Der Eruv in Wien ist circa 25 Kilometer lang. Zusätzlich zu den bereits bestehenden - natürlichen wie menschengeschaffenen - Eckpfeilern, kann in mehreren Metern Höhe ein Draht gespannt werden, um die Vollständigkeit zu gewährleisten. Dieser Draht ist in regelmäßigen Abständen an Masten befestigt, welche bereits bestehende Lichtmasten sein können oder auch eigens dafür errichtet wurden. Aus den so entstehenden zwei Seitenpfeilern, in Verbindung mit dem Querbalken, ergeben sich symbolische Stadttore. Finanziert wurde das Projekt – sowohl in der Phase des Baues als auch in der Erhaltung - rein durch Spendengelder.

Der ursprüngliche Eruv

Eigentlich bezeichnet der Terminus Eruv ein Lebensmittel, welches von allen Mitgliedern eines Haushalts geteilt wird. Dabei handelt es sich meist um Brot. Mit dem Teilen gilt man als Bewohner eines Haushalts und ist somit vom Verbot des Tragens ausgenommen, was vor allem jungen Familien das Leben massiv erleichtert. Das Verbot gilt nämlich auch für das eigene Kind, was vor allem streng gläubige Frauen in der Zeit bevor der Nachwuchs das Laufen erlernt an die Wohnungen bindet.

Die Halacha, welche das gesetzliche System des jüdischen Glaubens umfasst, teilt die Welt in drei Bereiche – den privaten, den öffentlichen und den sogenannten ‚Karmelit‘, der weder dem Privatem noch dem Öffentlichen zugeordnet wird.

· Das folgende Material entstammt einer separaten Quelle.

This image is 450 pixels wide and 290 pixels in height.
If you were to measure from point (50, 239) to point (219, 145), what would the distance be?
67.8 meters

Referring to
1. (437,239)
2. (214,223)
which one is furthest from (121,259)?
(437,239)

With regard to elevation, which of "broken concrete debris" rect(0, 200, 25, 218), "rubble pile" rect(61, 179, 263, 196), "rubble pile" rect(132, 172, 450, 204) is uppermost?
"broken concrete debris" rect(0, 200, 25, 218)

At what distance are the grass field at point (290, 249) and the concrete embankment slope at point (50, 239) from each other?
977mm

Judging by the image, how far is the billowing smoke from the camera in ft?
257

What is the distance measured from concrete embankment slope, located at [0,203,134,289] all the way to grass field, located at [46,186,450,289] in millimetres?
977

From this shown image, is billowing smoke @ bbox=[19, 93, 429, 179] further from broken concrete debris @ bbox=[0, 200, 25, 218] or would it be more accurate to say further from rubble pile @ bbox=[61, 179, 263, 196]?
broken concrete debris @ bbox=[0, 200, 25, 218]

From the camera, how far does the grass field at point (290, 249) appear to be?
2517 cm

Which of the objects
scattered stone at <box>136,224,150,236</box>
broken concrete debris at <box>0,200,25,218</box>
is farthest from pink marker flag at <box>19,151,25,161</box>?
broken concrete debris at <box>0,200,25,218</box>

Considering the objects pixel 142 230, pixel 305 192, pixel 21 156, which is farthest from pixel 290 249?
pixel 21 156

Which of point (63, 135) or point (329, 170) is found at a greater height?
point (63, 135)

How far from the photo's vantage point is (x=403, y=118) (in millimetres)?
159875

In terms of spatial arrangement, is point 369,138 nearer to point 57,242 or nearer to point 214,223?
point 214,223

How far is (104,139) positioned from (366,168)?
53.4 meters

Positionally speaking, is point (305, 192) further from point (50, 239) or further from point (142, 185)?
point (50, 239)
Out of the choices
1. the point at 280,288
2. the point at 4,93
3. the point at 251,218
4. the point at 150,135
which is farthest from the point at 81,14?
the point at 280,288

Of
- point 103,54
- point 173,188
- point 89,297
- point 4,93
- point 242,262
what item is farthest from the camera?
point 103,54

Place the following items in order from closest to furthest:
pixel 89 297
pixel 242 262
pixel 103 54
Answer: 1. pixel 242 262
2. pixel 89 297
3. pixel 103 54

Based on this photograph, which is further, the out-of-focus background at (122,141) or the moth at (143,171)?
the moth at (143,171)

In den Gesetzen wird formuliert, welche Tätigkeiten dem ‚Tragen‘ zugeordnet werden, nämlich jene, die den Transfer eines Gegenstandes von einem Bereich in einen anderen zur Folge haben. Miteingeschlossen ist es, etwas von einem privaten Bereich in einen anderen zu bringen. Innerhalb eines Bereiches gäbe es hingegen kein Problem.

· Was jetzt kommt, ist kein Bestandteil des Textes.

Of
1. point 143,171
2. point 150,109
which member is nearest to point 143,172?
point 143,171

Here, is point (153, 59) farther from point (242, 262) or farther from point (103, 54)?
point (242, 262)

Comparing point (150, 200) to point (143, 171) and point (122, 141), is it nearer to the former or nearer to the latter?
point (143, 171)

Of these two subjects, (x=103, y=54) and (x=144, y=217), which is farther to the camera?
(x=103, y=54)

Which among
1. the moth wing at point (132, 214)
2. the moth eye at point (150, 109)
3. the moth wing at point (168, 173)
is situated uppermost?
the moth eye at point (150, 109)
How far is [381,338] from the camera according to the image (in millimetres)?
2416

Die meisten Eruvim finden sich in Israel, außerhalb der Staatsgrenzen werden mehr als 150 gezählt - von London über New York bis Antwerpen, Rio de Janeiro oder Straßburg.

Der Eruv in Wien

Ob der erste Wiener Eruv seit 1938 koscher, somit intakt und vollständig ist und wo die Grenze genau verläuft kann man bequem über eine Hotline oder auf der offiziellen Website des Wiener Eruvs herausfinden. Um gewährleisten zu können, dass der Eruv am Sabbat koscher ist, wird dieser jeden Freitag vollständig kontrolliert und gegebenenfalls ausgebessert.

Wenn Ihr Interesse für die jüdische Kultur und ihre Lebensweise nun geweckt ist, besuchen Sie doch einmal das jüdische Museum am Judenplatz, oder den Karmelitermarkt im 2. Bezirk.